LAUSR

Background Although placement of an intra-cerebral catheter remains the gold standard method for measuring intracranial pressure (ICP), several non-invasive techniques can provide useful estimates. The aim of this study was to compare the accuracy of four non-invasive methods to assess intracranial hypertension. Methods We reviewed prospectively collected data on adult intensive care unit (ICU) patients with traumatic brain injury (TBI), subarachnoid hemorrhage (SAH), or intracerebral hemorrhage (ICH) in whom invasive ICP monitoring had been initiated and estimates had been simultaneously collected from the following non-invasive indices: optic nerve sheath diameter (ONSD), pulsatility index (PI), estimated ICP (eICP) using transcranial Doppler, and the neurological pupil index (NPI) measured using automated pupillometry.
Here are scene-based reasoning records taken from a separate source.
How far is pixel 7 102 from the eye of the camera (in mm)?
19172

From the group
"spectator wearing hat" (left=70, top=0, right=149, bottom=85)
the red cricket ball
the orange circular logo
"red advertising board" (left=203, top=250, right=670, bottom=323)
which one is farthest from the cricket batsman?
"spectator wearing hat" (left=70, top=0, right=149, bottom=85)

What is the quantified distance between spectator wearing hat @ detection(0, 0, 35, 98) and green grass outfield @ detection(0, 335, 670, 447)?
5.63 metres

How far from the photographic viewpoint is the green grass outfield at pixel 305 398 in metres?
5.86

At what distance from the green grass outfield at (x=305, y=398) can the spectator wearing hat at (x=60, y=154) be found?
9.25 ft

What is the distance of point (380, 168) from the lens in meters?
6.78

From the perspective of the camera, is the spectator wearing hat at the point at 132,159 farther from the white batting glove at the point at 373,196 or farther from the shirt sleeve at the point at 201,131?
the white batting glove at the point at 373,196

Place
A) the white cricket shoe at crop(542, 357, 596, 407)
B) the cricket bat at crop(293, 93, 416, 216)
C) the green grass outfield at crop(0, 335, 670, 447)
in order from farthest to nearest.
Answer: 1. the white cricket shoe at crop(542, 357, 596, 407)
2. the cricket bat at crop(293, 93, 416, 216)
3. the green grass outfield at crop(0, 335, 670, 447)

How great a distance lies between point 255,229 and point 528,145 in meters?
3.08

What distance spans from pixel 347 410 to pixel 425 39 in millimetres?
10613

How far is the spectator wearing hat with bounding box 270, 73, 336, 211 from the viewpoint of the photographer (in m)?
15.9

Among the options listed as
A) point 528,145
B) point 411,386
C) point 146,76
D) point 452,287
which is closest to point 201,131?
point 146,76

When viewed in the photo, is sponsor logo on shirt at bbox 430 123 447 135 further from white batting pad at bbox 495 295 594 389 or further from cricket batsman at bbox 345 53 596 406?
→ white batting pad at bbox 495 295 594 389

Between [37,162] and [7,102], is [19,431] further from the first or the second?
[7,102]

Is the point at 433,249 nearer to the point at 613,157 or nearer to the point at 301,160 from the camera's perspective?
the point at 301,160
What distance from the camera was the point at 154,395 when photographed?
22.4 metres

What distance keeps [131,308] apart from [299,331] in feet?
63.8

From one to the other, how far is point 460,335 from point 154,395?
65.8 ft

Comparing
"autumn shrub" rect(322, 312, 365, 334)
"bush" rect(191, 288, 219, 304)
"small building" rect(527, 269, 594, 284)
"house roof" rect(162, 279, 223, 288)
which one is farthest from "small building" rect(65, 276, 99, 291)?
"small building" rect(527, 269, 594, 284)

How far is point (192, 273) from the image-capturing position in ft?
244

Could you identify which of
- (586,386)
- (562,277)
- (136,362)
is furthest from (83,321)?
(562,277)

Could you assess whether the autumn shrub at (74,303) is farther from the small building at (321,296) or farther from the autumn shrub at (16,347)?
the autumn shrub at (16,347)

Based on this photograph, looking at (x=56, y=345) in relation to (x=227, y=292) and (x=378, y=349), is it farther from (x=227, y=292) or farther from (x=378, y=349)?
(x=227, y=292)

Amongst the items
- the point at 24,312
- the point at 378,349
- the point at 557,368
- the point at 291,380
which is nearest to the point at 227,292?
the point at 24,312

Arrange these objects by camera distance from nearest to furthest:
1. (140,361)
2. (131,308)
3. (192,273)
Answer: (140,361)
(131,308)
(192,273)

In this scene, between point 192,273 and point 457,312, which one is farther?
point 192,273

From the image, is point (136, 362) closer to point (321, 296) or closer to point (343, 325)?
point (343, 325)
Intracranial hypertension was defined as an invasively measured ICP > 20 mmHg. Results We studied 100 patients (TBI = 30; SAH = 47; ICH = 23) with a median age of 52 years. The median invasively measured ICP was 17 [12–25] mmHg and intracranial hypertension was present in 37 patients. Median values from the non-invasive techniques were ONSD 5.2 [4.8–5.8] mm, PI 1.1 [0.9–1.4], eICP 21 [14–29] mmHg, and NPI 4.2 [3.8–4.6]. There was a significant correlation between all the non-invasive techniques and invasive ICP (ONSD, r  = 0.54; PI, r  = 0.50; eICP, r  = 0.61; NPI, r  = − 0.41— p  < 0.001 for all). The area under the curve (AUC) to estimate intracranial hypertension was 0.78 [CIs = 0.68–0.88] for ONSD, 0.85 [95% CIs 0.77–0.93] for PI, 0.86 [95% CIs 0.77–0.93] for eICP, and 0.71 [95% CIs 0.60–0.82] for NPI. When the various techniques were combined, the highest AUC (0.91 [0.84–0.97]) was obtained with the combination of ONSD with eICP. Conclusions Non-invasive techniques are correlated with ICP and have an acceptable accuracy to estimate intracranial hypertension. The multimodal combination of ONSD and eICP may increase the accuracy to estimate the occurrence of intracranial hypertension.